Objective A:
Name every person mentioned under the headings "PADI Asia Member Party Adex 2008" on the Adex 2008 page.

-- Start of Provided passage --

Octopus Magazine Russia
Julia from Octopus magazine in Russia rounded out the squad of
international media that traveled a long way to get here

Peter Manz
Peter Manz - one of the foremost live aboard captains in the industry
and operator of several hyperbaric chambers in Indonesia. Peter recently
captained the vessel with Howard & Michele Hall while producing their latest
IMAX film.

PADI Asia Member Party Adex 2008
John Thet, Publisher Scuba Diver Magazine & Shanon Low from PADI
at the PADI members party

PADI Asia Member Party Adex 2008
PADI packed the house

PADI Asia Member Party Adex 2008
Aaron Wong gave away signed prints from his impression collection of
recent underwater fashion images

PADI Asia Member Party Adex 2008
Mikael Jigmo & fashion designer Jeremy Wee

Singapore Night Adex 2008
Singapore at night

Atsuko Wendy Nadine
The Girls: Atsuko (Dive Logic), Wendy (DPG) & Nadine (Miss Indonesia).
No wonder we were so popular hanging out at the clubs in Singapore, we had
the hotties with us! We spent the night in Attica & then Ministry of Sound

Attica nightclub Singapore
A cool view of the vibe on the dancefloor of Attica

Dinner Adex 2008
Eating Mongolian before heading out to the clubs for the night. I
seriously doubt this was the fare in Mongolia, but it was pretty damn good!

-- End of Provided passage --
-- Start of Dataset content --

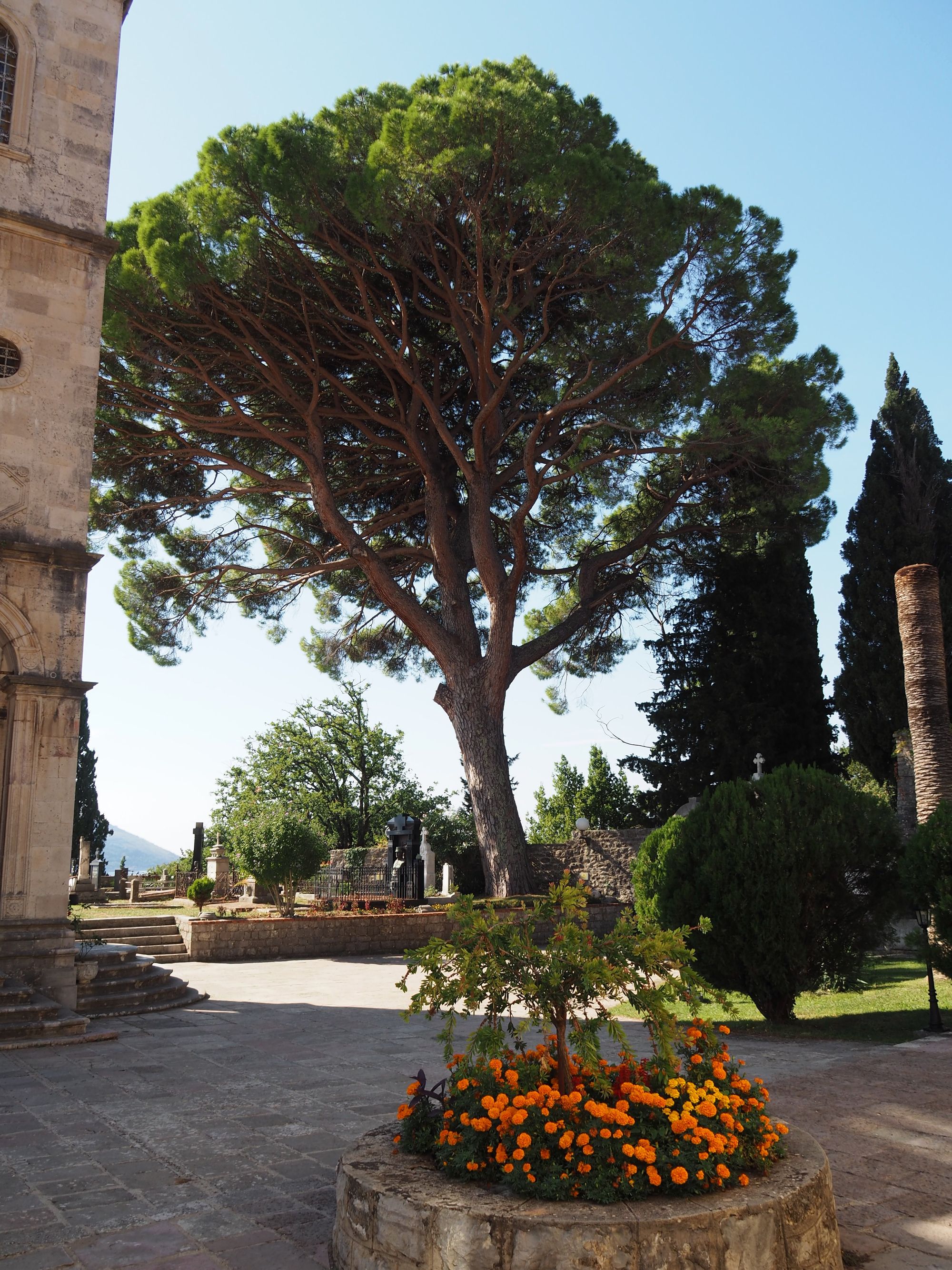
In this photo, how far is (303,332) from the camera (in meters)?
17.3

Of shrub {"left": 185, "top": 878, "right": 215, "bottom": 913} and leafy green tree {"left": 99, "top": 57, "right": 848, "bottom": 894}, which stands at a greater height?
leafy green tree {"left": 99, "top": 57, "right": 848, "bottom": 894}

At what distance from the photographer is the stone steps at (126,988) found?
9.77 meters

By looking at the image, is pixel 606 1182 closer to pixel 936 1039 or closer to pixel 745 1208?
pixel 745 1208

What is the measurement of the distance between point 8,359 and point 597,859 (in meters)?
17.9

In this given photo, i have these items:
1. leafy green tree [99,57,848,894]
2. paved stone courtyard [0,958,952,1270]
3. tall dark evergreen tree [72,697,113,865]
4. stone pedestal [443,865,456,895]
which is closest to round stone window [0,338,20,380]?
leafy green tree [99,57,848,894]

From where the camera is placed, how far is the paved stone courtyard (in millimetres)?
3809

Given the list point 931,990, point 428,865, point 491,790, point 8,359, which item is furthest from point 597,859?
point 8,359

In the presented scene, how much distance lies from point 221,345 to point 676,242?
315 inches

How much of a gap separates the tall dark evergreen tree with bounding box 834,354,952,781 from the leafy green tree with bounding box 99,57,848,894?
18.2 feet

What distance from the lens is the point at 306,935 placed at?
641 inches

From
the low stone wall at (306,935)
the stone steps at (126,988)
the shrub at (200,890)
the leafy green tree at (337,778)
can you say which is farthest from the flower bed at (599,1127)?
the leafy green tree at (337,778)

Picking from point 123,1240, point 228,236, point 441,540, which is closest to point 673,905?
point 123,1240

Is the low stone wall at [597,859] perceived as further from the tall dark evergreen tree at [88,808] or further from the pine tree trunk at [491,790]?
the tall dark evergreen tree at [88,808]

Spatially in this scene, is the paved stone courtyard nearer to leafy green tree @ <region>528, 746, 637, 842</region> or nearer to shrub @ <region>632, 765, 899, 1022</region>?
shrub @ <region>632, 765, 899, 1022</region>
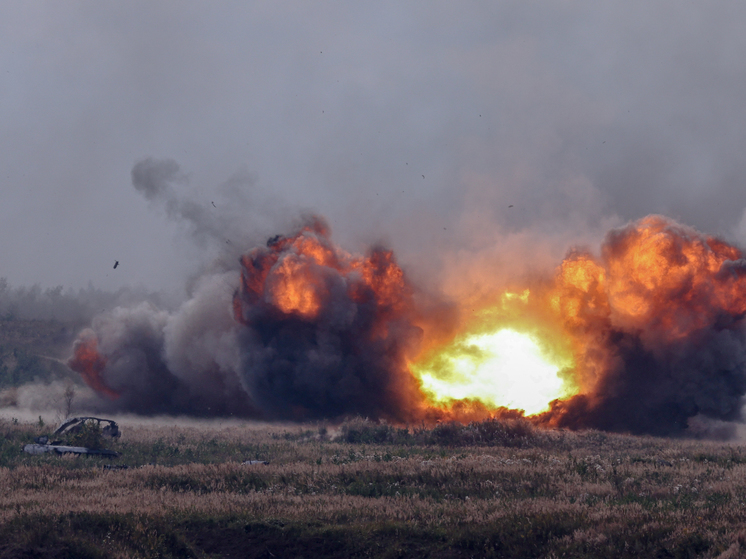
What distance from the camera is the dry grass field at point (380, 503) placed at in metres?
19.0

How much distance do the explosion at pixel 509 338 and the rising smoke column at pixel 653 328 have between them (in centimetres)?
9

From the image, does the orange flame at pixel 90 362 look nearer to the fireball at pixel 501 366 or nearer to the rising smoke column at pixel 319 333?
the rising smoke column at pixel 319 333

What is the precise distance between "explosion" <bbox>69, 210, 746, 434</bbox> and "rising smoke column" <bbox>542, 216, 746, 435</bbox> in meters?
0.09

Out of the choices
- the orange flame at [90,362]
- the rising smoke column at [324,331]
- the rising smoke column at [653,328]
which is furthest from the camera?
the orange flame at [90,362]

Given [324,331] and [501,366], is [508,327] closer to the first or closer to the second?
[501,366]

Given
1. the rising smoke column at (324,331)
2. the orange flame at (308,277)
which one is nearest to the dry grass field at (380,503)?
the rising smoke column at (324,331)

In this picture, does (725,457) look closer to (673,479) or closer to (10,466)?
→ (673,479)

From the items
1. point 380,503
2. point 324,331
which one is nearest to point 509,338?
point 324,331

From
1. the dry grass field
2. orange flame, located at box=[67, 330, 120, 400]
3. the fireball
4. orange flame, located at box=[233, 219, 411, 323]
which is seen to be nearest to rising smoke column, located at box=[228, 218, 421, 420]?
orange flame, located at box=[233, 219, 411, 323]

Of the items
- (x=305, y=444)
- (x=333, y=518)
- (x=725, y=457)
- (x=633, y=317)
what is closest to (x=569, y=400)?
(x=633, y=317)

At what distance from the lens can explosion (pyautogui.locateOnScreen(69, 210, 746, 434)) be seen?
5256cm

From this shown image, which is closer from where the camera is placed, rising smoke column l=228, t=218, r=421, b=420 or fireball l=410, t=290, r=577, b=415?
fireball l=410, t=290, r=577, b=415

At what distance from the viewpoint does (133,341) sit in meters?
69.8

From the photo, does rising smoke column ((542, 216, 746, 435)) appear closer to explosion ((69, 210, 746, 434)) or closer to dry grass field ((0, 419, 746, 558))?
explosion ((69, 210, 746, 434))
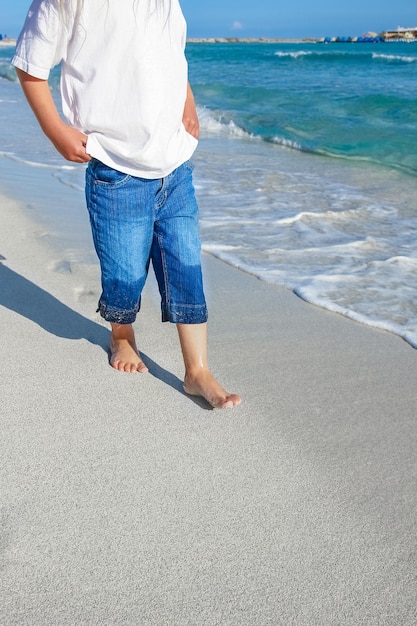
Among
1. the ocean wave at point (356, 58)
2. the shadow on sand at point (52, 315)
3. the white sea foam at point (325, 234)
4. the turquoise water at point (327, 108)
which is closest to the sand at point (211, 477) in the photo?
the shadow on sand at point (52, 315)

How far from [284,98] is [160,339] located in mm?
11243

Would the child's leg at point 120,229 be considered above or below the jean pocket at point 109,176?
below

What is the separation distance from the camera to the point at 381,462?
2.07 meters

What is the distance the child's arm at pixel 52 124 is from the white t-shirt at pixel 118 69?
3 centimetres

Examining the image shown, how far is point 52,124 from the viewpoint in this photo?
84.9 inches

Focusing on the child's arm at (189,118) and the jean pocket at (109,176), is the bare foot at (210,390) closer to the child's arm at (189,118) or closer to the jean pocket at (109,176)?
the jean pocket at (109,176)

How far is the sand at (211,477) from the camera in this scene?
154 cm

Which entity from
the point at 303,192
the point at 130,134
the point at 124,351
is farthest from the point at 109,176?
the point at 303,192

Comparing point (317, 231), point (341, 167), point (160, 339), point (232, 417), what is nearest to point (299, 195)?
point (317, 231)

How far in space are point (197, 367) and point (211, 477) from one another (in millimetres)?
562

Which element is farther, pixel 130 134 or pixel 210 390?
pixel 210 390

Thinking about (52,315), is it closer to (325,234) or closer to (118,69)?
(118,69)

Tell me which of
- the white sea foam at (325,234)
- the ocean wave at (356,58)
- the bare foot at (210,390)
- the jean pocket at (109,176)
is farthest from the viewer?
the ocean wave at (356,58)

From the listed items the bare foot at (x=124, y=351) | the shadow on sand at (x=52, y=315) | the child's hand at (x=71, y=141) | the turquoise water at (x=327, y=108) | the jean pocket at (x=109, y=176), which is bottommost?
the turquoise water at (x=327, y=108)
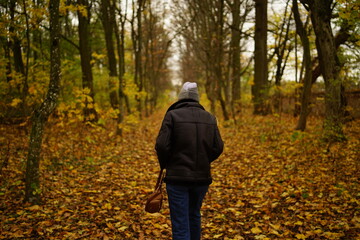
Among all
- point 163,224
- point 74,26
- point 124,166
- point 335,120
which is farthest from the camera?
point 74,26

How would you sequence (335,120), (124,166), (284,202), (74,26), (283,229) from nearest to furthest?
1. (283,229)
2. (284,202)
3. (335,120)
4. (124,166)
5. (74,26)

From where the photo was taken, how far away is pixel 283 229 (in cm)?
440

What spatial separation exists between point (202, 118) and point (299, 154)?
18.6 ft

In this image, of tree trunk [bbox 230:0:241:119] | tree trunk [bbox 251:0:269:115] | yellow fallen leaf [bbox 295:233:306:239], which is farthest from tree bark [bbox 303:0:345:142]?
tree trunk [bbox 230:0:241:119]

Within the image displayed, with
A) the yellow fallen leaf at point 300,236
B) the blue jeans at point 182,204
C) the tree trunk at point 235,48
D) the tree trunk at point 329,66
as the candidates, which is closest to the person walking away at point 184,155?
the blue jeans at point 182,204

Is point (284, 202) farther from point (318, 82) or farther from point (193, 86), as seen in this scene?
point (318, 82)

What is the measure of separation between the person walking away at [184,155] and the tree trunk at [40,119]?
3.12 m

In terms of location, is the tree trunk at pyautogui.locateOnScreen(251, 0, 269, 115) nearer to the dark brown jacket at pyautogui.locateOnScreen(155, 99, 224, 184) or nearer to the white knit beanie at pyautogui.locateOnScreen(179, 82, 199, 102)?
the white knit beanie at pyautogui.locateOnScreen(179, 82, 199, 102)

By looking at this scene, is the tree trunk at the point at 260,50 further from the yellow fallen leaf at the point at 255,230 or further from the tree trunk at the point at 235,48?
the yellow fallen leaf at the point at 255,230

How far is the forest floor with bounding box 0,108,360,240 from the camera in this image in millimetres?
4402

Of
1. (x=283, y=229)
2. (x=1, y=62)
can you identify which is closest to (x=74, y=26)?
(x=1, y=62)

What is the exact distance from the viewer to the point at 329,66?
759 centimetres

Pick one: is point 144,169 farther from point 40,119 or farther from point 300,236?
point 300,236

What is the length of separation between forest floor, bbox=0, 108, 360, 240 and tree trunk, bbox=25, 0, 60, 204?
0.33 meters
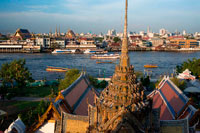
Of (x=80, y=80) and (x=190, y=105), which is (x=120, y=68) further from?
(x=80, y=80)

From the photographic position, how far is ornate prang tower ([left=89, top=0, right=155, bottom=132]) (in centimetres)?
742

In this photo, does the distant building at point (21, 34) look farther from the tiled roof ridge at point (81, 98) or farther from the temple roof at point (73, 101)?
the temple roof at point (73, 101)

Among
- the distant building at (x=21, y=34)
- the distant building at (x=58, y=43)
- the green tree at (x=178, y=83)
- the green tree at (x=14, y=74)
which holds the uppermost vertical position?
the distant building at (x=21, y=34)

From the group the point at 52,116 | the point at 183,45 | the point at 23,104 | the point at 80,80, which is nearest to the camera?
the point at 52,116

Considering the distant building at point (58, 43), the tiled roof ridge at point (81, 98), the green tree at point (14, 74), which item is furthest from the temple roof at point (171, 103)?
the distant building at point (58, 43)

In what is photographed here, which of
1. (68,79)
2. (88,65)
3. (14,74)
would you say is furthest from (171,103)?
(88,65)

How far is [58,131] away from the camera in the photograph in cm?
987

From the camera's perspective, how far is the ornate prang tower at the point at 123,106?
7.42m

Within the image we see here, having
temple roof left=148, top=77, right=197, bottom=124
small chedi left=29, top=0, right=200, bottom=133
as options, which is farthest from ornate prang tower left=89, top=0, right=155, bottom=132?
temple roof left=148, top=77, right=197, bottom=124

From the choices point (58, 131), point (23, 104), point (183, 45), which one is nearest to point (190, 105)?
point (58, 131)

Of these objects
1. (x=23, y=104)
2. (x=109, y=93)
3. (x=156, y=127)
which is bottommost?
(x=23, y=104)

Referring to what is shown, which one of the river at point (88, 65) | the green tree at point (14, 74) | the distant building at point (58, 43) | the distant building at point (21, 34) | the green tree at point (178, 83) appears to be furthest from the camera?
the distant building at point (21, 34)

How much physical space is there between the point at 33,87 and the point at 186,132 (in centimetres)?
2963

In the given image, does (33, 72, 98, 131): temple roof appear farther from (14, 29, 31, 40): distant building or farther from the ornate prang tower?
(14, 29, 31, 40): distant building
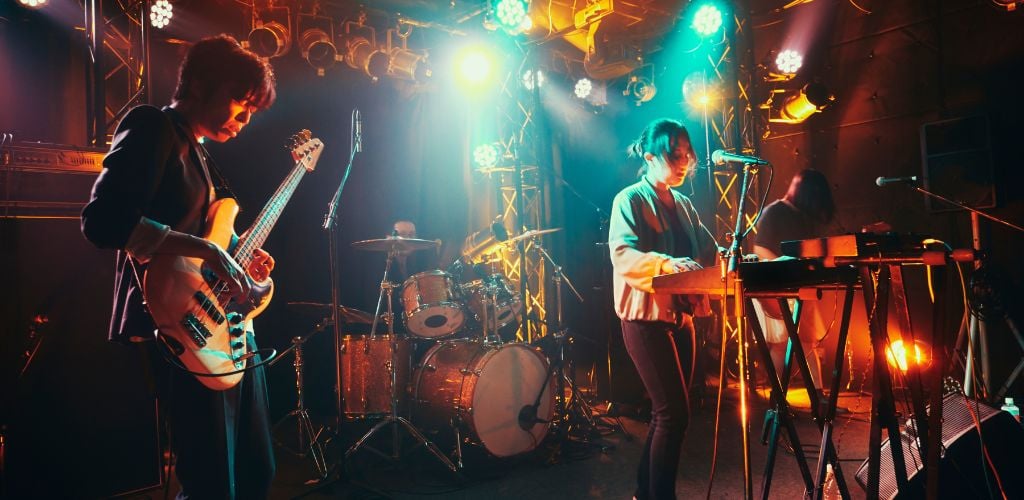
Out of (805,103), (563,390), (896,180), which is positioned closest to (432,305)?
Result: (563,390)

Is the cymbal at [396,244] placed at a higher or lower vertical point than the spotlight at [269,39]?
lower

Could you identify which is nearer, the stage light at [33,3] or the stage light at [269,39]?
the stage light at [33,3]

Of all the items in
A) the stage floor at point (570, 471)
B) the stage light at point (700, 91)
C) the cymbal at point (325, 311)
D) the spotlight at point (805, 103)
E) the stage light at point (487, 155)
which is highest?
the stage light at point (700, 91)

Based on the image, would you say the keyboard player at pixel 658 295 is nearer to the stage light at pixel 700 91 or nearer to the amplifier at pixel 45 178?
the amplifier at pixel 45 178

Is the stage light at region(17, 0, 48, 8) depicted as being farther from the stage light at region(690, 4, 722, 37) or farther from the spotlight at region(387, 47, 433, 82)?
the stage light at region(690, 4, 722, 37)

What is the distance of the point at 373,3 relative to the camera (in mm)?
6922

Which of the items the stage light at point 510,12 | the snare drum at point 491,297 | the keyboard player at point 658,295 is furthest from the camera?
the stage light at point 510,12

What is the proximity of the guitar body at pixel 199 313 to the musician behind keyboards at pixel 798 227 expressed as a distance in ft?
14.5

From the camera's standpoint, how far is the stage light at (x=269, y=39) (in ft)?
17.9

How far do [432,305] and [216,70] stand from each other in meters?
2.97

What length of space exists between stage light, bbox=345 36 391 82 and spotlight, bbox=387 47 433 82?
0.26 feet

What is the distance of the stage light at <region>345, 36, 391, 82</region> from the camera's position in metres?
6.15

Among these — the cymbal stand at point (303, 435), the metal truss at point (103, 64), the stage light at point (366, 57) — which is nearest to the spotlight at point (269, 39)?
the stage light at point (366, 57)

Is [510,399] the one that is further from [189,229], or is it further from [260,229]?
[189,229]
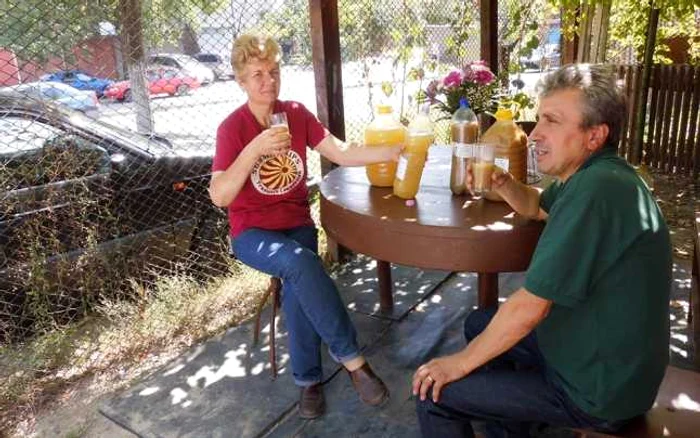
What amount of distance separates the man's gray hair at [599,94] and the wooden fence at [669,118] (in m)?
4.73

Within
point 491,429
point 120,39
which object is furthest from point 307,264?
point 120,39

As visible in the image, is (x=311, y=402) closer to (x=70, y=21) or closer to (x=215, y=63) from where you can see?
(x=70, y=21)

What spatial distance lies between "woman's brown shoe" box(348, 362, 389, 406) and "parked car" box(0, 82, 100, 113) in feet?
8.63

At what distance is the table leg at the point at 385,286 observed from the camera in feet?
9.87

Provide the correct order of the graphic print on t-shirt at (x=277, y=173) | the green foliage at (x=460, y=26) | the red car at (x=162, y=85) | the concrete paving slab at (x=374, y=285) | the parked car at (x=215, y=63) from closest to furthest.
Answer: the graphic print on t-shirt at (x=277, y=173) → the concrete paving slab at (x=374, y=285) → the parked car at (x=215, y=63) → the green foliage at (x=460, y=26) → the red car at (x=162, y=85)

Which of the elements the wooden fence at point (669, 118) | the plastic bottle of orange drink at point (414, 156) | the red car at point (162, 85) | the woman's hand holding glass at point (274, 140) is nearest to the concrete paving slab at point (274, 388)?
the plastic bottle of orange drink at point (414, 156)

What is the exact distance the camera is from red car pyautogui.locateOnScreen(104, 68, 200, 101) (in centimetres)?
557

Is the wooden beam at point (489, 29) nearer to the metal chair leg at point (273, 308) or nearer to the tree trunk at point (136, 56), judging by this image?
the tree trunk at point (136, 56)

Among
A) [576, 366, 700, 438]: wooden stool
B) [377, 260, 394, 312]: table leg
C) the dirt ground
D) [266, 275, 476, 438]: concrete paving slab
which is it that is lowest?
the dirt ground

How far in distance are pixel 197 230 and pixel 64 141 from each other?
0.96 metres

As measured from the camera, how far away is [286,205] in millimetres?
2369

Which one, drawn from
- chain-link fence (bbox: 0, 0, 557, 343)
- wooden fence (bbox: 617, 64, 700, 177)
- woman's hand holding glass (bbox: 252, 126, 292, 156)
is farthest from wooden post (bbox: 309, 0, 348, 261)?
wooden fence (bbox: 617, 64, 700, 177)

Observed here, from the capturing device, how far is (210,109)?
246 inches

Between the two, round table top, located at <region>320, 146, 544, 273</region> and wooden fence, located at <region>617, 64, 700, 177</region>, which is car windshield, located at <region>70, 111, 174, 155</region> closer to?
round table top, located at <region>320, 146, 544, 273</region>
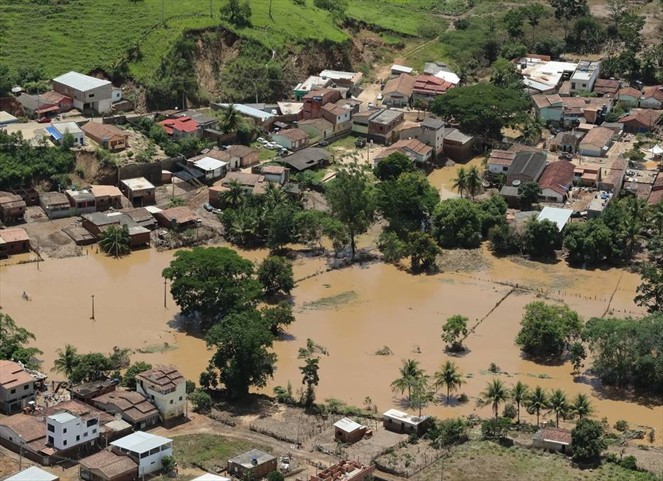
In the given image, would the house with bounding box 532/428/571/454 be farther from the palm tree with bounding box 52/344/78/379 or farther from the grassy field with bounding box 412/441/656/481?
the palm tree with bounding box 52/344/78/379

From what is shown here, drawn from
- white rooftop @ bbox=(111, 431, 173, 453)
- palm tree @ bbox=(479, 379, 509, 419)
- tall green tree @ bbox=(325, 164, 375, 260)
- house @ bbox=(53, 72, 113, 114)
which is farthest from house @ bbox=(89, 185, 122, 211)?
palm tree @ bbox=(479, 379, 509, 419)

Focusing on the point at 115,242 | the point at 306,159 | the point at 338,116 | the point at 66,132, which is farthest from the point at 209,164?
the point at 338,116

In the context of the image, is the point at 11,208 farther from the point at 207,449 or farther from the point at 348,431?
the point at 348,431

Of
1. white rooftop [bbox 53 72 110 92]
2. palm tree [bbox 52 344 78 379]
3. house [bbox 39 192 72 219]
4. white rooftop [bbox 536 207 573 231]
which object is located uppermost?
white rooftop [bbox 53 72 110 92]

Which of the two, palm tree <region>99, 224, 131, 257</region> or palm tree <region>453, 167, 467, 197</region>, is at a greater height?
palm tree <region>453, 167, 467, 197</region>

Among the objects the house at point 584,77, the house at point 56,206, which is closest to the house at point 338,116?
the house at point 584,77

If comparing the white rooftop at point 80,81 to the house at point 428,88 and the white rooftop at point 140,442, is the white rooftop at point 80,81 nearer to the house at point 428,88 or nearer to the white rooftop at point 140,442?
the house at point 428,88

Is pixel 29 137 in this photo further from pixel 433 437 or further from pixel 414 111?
pixel 433 437
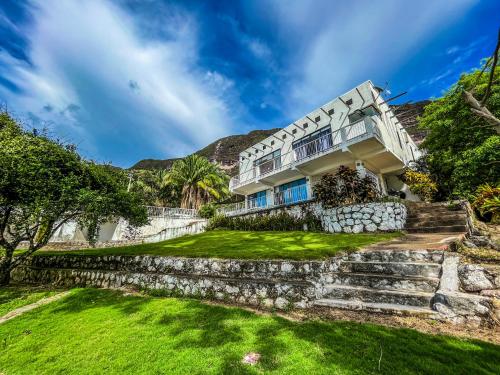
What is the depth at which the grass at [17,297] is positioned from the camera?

-- End of Dataset content --

Objective B:
Locate each line of the listing that contains the word "sand", and copy those lines.

Exercise response A:
John Thet, Shanon Low, Aaron Wong, Mikael Jigmo, Jeremy Wee

Exercise response B:
2. the shadow on sand at point (52, 315)
which is closest to the sand at point (211, 477) in the photo?
the shadow on sand at point (52, 315)
How far is the sand at (211,477) from the camera in this scene?
From the listed items the bare foot at (x=124, y=351) | the shadow on sand at (x=52, y=315) | the child's hand at (x=71, y=141) | the turquoise water at (x=327, y=108) | the jean pocket at (x=109, y=176), which is bottommost?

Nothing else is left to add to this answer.